Evers: Well, other states are doing it right now. So I believe Wisconsin can do it. It is a huge issue. I’m a cancer survivor myself and I don’t know how I could have afforded getting better without a good health care system in the state of Wisconsin. I’ve had it, so that’s great. But we will have a board that will be working with state agencies to make sure you know– we have a lot of purchase power in the state of Wisconsin, whether it’s through the state employees groups or whether it’s corrections or any number of other places. So we have some sway and decision-making on decisions being made by drug companies. We’re going to make sure that they aren’t gouging our state of Wisconsin and we can do that with this board.

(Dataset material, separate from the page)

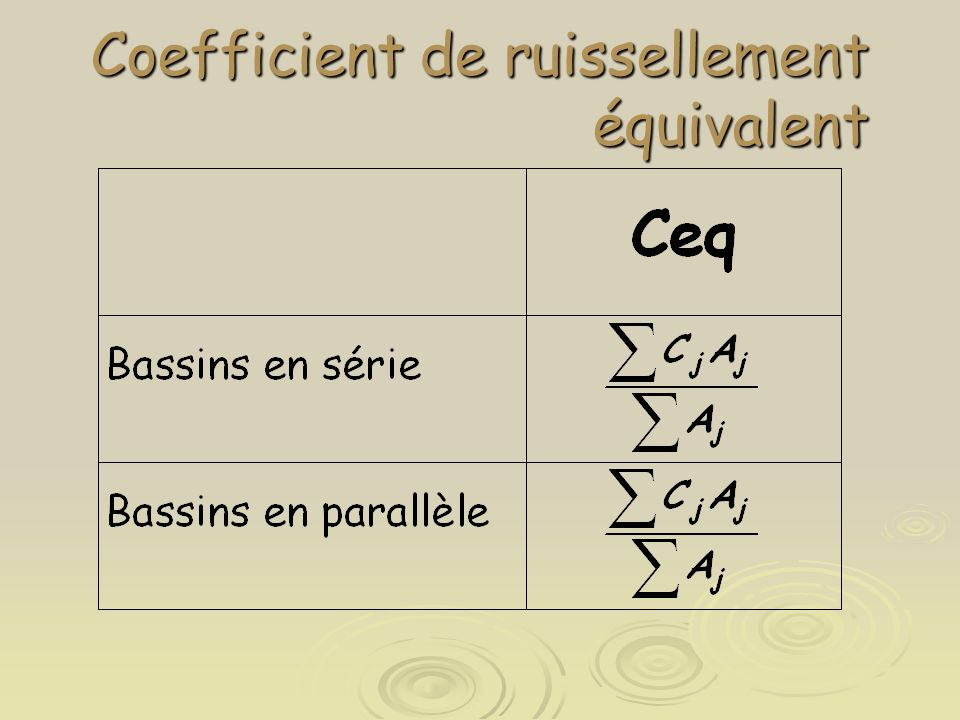 Coefficient de ruissellement équivalent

Arp: You’ve talked, too, about saying that you would accept Medicaid expansion money — which the governor has not — in the future. But even if you win the governorship and if Republicans remain in control of the Legislature, they’ve said doing that is really a nonstarter. So if that’s not an option for you if you were to become governor what would you do to reduce the price of health care for people in Wisconsin?

Evers: As I said our pharmacy plan will be one. But we do need help from the federal government. I believe at the end of the day we can bring Republicans and Democrats together. You know, I know right now it’s election time so saying, “Evers we’re not going to cooperate with you” is a good strategy for them. But we will — they get it. It’s their own constituents that are suffering. And if we can take the money from the federal government, just like lots of other Republican states that have, we can make a difference in the lives of people in the state. So I feel confident that we’re going to be able to reach an agreement on that.

News 3’s interview with Evers was done before a key campaign issue emerged of plagiarism found in sections of the Department of Public Instruction budget submissions. The panel at the Wisconsin Broadcasters Association debate asked what it said about Evers’ credibility.

“If this is the best Scott Walker has, he doesn’t have much, I’ll tell you that,” Evers said. “We dropped a few citations from the back pages of a budget. We talked to the people involved, it was a mistake, and they fixed it.”

Evers will be on the ballot as a Democrat with lieutenant governor candidate Mandela Barnes in the Tuesday, Nov. 6 election.